(632g) Optimization and Analysis Methods for Maritime Inventory Routing
Inventory routing problem (IRP) appears in various chemical supply chains (SCs), when distribution routing and scheduling decisions are made with considerations of inventories at suppliers/customers. Based on travel distances, real-time inventories and forecasted production/consumption profiles of suppliers and customers, we optimize the routes, schedules, and loading/discharging amounts, while ensuring that the inventory levels are kept within a certain range. Compared with the traditional order call-in scheme, integration of distribution routing and scheduling together with inventory control helps to reduce the distribution cost, which accounts for a large fraction of the total operating cost of the distribution SC. One important type of IRP, which finds applications in the petro-chemical sector, is the maritime inventory routing problem (MIRP), where multiple products are transported between supplier ports and customer ports, so that the upper and lower inventory level constraints of these ports are satisfied. The travel time between ports normally takes several days. Each port in the SC network has its own access windows during which a loading or discharging is allowed, which also adds more complexity to the problem.

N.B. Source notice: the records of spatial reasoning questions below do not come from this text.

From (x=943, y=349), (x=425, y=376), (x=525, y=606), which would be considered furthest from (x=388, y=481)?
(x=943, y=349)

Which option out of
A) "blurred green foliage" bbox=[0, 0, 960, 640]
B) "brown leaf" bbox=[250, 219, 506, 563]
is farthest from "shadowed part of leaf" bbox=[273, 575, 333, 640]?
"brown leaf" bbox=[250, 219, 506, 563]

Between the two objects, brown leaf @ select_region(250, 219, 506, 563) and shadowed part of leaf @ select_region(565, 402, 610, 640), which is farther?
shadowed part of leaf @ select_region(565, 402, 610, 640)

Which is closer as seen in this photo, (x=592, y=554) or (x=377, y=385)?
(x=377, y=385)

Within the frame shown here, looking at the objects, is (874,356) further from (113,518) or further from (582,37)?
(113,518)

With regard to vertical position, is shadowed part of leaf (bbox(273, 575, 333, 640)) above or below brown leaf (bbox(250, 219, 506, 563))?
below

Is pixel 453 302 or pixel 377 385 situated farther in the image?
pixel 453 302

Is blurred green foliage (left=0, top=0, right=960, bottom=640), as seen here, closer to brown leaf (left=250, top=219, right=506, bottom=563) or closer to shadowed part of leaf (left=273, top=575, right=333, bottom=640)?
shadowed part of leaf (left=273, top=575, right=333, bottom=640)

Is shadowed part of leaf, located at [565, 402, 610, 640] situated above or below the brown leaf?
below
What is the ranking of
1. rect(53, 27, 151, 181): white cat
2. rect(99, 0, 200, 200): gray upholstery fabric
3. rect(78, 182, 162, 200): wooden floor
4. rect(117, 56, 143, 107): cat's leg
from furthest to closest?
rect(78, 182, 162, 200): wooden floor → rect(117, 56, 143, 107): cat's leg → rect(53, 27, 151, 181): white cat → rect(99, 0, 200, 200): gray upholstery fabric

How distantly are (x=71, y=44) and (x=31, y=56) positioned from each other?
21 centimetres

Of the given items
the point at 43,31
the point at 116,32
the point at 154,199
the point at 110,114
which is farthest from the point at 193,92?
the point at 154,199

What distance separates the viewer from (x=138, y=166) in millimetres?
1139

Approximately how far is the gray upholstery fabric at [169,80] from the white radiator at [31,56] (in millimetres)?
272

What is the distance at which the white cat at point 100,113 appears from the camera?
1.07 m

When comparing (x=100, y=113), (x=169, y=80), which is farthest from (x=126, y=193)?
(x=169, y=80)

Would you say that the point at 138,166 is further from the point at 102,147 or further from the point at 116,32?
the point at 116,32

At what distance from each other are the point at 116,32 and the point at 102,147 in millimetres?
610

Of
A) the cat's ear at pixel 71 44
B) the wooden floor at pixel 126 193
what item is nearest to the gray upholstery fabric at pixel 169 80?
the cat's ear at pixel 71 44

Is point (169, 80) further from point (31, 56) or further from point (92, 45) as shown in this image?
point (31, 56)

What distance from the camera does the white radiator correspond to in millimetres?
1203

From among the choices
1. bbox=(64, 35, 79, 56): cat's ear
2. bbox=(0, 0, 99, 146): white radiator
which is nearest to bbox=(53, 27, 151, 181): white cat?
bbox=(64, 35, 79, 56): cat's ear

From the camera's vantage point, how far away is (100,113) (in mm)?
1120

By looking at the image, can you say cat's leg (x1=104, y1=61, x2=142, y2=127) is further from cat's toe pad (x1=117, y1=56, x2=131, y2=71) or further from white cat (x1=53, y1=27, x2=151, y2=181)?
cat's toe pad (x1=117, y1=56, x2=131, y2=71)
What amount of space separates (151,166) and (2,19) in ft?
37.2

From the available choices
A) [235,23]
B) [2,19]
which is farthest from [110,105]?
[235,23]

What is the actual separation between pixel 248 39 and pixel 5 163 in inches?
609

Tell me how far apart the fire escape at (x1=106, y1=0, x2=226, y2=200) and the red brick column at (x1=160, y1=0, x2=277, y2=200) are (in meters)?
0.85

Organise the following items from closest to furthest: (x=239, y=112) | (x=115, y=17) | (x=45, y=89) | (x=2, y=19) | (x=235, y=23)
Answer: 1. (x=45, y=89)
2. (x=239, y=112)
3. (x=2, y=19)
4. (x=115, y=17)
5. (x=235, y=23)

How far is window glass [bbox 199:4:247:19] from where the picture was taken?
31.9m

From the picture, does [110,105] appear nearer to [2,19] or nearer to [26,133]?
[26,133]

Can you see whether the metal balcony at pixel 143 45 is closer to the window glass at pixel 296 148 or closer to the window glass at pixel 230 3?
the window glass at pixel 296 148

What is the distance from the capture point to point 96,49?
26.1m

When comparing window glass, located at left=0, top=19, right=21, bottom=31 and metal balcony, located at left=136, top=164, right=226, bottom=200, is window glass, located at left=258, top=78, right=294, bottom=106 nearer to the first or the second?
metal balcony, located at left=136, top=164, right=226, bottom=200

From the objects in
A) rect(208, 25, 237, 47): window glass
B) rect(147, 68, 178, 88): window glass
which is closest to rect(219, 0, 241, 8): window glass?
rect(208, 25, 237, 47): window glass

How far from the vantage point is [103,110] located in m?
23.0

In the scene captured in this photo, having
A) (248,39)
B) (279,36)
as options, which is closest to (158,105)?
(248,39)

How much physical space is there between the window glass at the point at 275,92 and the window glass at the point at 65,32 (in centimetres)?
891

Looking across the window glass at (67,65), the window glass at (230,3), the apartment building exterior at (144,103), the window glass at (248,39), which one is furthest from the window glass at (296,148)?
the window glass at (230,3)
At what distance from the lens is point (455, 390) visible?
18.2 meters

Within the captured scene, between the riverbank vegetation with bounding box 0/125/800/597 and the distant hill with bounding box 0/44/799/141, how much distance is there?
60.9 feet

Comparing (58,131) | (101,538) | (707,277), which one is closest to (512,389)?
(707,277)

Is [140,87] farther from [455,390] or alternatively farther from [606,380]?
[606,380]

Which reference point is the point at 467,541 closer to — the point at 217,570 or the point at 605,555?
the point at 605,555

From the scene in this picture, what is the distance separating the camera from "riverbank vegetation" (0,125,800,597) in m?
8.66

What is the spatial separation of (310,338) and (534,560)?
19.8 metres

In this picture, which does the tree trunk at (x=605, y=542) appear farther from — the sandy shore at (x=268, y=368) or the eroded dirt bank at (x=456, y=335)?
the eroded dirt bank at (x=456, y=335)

In this work, we propose a discrete-time Mixed-Integer-Programming (MIP) model, and develop a suite of methods and tools to aid decision-making in MIRP. First, in addition to travel distance, heterogeneous vessels and access windows, we also consider soft windows, and penalized overflow and underflow. The objective is to minimize the overall cost, which includes travelling cost, material holding cost, overflow/underflow cost and vessel rental cost. Second, we present new methods to accurately calculate rental cost based on rental modes (short-term or long-term). Third, we develop tools that help the user to easily manipulate data as well as the resulting schedules and re-optimize seamlessly. Finally, to give some insights on the SC performance under uncertainty, we present results from an analysis based on different scenarios generated based on (1) different rental modes, (2) uncertainty in consumption/production forecast, (3) uncertainty in vehicle availability, and (4) expanded access windows. We show that the proposed framework can lead to significant savings.